Well, hell no, they're not. We did not write them to be likeable, we wrote them to be funny. And on another level, I have to disagree with this definition of likeable. I find myself more attracted to characters who have a bit (sometimes more than a bit) of dysfunction in their lives. In fact, the ones I tend to dislike, if you can dislike a fictional character, are women who whose hearts are pure, whose motives are good and whose lives are blameless. They make me feel bad about myself. They make me want to double up on my nightly glass of wine. They make me want to have a nasty gossip session with an equally flawed friend about them, even though they aren't real. (You know who you are, equally flawed friends. Kiss, kiss!)
In my humble opinion, women's fiction or "chick lit" has too long been divided into sorrowful realistic stories about women dealing with devastating issues like illness, abuse and alcoholism, and light stories that feature handsome men and happy endings, usually brought about by said handsome men. We also seem to like cozy tales about small towns filled with wacky but good hearted characters. I am not knocking any of these categories! I've read them all over the years. But I think there is room for more. We combine the horrible problems and the wacky characters, leach out some of the good heartedness as well as the sorrow and, for the most part, turn the men into idiots and don't let them do anything more complicated than changing a lightbulb.

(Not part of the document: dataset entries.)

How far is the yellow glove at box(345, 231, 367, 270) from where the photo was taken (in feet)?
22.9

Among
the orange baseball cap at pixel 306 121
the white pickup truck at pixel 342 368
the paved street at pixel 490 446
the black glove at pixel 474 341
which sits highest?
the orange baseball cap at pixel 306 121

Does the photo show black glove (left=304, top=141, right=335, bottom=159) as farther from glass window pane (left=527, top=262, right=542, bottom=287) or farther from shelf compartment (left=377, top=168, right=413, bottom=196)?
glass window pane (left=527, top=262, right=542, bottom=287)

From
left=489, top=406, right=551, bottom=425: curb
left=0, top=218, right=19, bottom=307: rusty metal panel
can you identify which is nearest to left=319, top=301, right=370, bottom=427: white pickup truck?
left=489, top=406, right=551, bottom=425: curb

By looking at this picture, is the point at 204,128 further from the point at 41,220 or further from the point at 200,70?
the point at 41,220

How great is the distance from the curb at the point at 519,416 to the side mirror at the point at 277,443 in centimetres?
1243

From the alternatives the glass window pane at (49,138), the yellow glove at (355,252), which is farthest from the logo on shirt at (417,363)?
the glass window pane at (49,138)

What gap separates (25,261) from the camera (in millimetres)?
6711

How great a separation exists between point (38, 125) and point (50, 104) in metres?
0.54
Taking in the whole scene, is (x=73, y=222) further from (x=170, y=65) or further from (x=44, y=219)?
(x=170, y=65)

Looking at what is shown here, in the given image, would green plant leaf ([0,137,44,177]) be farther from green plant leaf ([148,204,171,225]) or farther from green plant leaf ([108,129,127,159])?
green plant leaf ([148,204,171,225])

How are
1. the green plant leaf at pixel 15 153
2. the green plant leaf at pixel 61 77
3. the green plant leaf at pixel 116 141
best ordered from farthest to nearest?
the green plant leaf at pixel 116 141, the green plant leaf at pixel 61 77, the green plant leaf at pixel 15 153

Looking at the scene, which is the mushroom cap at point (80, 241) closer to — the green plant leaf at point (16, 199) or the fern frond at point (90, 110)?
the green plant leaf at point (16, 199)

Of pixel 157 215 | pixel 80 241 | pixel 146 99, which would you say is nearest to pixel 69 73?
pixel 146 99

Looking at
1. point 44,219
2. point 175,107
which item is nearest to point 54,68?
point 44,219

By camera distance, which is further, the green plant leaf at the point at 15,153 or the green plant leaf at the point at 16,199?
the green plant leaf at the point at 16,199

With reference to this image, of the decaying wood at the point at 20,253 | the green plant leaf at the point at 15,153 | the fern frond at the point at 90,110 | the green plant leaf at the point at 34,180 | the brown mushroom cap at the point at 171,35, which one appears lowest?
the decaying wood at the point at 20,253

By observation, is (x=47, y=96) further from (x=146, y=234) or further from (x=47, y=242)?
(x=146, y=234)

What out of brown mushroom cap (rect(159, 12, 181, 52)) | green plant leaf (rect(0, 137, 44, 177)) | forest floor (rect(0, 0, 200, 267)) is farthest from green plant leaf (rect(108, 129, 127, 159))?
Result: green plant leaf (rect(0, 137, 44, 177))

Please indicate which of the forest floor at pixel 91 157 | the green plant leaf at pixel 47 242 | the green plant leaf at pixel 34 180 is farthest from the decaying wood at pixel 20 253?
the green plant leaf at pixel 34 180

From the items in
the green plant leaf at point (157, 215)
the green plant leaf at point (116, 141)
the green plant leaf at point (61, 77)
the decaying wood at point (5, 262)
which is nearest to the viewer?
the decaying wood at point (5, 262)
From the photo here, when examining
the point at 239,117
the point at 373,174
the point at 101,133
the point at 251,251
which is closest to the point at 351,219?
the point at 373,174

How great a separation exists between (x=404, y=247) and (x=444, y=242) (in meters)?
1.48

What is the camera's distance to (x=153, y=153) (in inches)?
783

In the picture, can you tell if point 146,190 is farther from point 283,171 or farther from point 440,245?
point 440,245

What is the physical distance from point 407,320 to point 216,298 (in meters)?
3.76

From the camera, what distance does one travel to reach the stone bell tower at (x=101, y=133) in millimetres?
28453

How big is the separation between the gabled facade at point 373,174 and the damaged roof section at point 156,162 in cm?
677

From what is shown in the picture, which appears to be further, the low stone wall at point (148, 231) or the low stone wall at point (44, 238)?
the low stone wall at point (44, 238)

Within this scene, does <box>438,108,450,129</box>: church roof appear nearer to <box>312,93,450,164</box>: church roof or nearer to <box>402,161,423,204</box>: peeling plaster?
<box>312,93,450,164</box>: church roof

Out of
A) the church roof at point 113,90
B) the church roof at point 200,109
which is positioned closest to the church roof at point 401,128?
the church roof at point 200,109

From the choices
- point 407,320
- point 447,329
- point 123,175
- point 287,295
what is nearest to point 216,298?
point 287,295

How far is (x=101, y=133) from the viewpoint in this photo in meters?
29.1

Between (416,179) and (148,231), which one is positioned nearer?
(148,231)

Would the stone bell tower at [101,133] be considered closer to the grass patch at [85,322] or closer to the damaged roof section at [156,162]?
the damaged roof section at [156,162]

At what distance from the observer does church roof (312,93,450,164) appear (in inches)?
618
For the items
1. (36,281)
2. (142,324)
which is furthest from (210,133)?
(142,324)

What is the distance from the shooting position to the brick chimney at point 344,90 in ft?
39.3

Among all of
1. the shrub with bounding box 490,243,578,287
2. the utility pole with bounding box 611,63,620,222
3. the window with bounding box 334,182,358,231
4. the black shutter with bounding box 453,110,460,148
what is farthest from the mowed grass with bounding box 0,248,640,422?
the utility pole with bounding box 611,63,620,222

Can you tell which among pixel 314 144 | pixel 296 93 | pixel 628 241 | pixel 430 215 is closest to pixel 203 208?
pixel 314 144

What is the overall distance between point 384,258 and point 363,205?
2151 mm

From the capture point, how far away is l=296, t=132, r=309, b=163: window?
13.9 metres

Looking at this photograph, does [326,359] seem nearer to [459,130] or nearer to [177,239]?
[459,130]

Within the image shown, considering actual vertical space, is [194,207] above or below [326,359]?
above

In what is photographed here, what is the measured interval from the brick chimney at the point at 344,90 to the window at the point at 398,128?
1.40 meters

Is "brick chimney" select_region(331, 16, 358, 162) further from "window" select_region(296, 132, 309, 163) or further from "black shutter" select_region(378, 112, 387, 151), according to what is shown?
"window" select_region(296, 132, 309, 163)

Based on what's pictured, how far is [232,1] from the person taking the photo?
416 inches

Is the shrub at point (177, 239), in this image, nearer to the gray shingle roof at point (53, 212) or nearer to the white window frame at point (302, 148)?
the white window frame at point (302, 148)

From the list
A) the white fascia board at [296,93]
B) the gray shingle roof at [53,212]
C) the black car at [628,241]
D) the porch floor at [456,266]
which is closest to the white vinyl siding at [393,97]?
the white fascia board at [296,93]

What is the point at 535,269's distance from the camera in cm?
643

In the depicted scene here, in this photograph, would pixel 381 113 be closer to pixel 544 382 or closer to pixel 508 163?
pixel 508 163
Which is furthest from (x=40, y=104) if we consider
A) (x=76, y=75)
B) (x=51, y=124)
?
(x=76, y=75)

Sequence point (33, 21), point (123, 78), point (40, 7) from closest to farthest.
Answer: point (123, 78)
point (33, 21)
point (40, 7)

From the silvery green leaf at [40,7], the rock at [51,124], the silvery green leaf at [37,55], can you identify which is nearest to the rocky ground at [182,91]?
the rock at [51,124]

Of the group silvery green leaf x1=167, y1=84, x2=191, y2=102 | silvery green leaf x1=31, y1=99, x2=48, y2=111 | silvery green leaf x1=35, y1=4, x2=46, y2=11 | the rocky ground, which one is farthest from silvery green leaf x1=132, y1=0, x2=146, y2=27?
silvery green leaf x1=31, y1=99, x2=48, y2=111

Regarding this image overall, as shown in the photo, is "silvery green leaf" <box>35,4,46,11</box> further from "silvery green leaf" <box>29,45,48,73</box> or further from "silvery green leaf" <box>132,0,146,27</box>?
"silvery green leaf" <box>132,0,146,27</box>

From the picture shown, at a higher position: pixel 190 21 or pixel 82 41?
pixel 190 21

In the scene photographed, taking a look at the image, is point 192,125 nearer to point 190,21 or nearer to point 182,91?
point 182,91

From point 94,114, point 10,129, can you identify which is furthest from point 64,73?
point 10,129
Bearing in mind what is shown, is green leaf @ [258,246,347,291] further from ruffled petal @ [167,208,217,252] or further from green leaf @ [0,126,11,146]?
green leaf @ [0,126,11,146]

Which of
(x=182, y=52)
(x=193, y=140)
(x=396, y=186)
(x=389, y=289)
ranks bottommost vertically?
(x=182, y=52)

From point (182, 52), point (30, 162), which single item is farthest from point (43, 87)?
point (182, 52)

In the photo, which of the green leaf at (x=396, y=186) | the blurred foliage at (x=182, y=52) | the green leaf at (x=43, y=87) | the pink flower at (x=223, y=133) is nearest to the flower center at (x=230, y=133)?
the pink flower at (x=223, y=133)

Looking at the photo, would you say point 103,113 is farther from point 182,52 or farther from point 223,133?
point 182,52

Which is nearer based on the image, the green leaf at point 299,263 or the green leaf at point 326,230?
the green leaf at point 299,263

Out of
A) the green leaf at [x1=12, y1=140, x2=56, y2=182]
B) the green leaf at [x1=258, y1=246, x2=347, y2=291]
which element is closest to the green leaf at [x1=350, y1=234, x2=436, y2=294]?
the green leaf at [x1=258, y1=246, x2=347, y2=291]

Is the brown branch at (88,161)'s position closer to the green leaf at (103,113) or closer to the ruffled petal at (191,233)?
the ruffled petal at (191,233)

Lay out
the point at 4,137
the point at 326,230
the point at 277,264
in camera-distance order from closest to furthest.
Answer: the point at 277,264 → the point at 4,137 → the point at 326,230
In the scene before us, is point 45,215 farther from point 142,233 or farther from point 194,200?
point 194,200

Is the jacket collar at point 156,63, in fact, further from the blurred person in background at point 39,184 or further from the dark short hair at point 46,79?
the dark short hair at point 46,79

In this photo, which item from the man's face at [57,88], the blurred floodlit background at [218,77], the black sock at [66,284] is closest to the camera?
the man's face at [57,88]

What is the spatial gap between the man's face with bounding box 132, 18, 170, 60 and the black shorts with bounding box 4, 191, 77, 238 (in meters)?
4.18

We think this mix, in Queen of the Court, is the Cosmopolitan cocktail of chick lit, smooth, fun, colorful, and still capable of knocking you on your ass (with laughter).
Think about the movie Bridesmaids. Yeah, Kristen Wiig kind of ends up with the Irish cop, and Maya Rudolph gets married. But do we care? No! We care that they bond and reassert their friendship. And do we want them to be good hearted heroines throughout? No. Maya is a social climber willing to throw her oldest friend under the bus for a designer gown, Kristen Wiig is jaded about life, work and men. And she cares less about her best friend's happiness than securing herself a starring role in the wedding. Melissa McCarthy steals puppies and has sex in an airplane bathroom, and we still love her. In fact, we love her more.
In Queen of the Court, Caroline overeats and ignores her bills, Taylor drinks too much, Allie is over controlling and Shana is trying to make up for a questionable past. Karen thinks a Harvard degree and her Catholicism make her just a little bit smarter and holier and just plain better than everyone else. Which of us has not, in a minor way at least, done or been or thought some version of those things? We make it all little larger and more colorful than life and give readers chance to have a good laugh at a bunch of flawed women who aren't always very nice to each other or themselves. Think about it - would we have loved a skinny, successful Bridget Jones? Or a sane, friendly Bernadette Fox? There is a reason Pride and Prejudice is about Lizzie Bennet and not the perfect, mild-mannered Jane. No offense, Jane, but zzzzzzzzzzz..
So if you are looking for tragic and uplifting or wholesome and heartwarming, Queen of the Court may not be for you. But if you want to spend some time with a group of dysFUNctional women who may not be, at the end of the day, that much different than we are, pick up a copy of our book, grab your glass of wine and settle in for a good, cathartic laugh.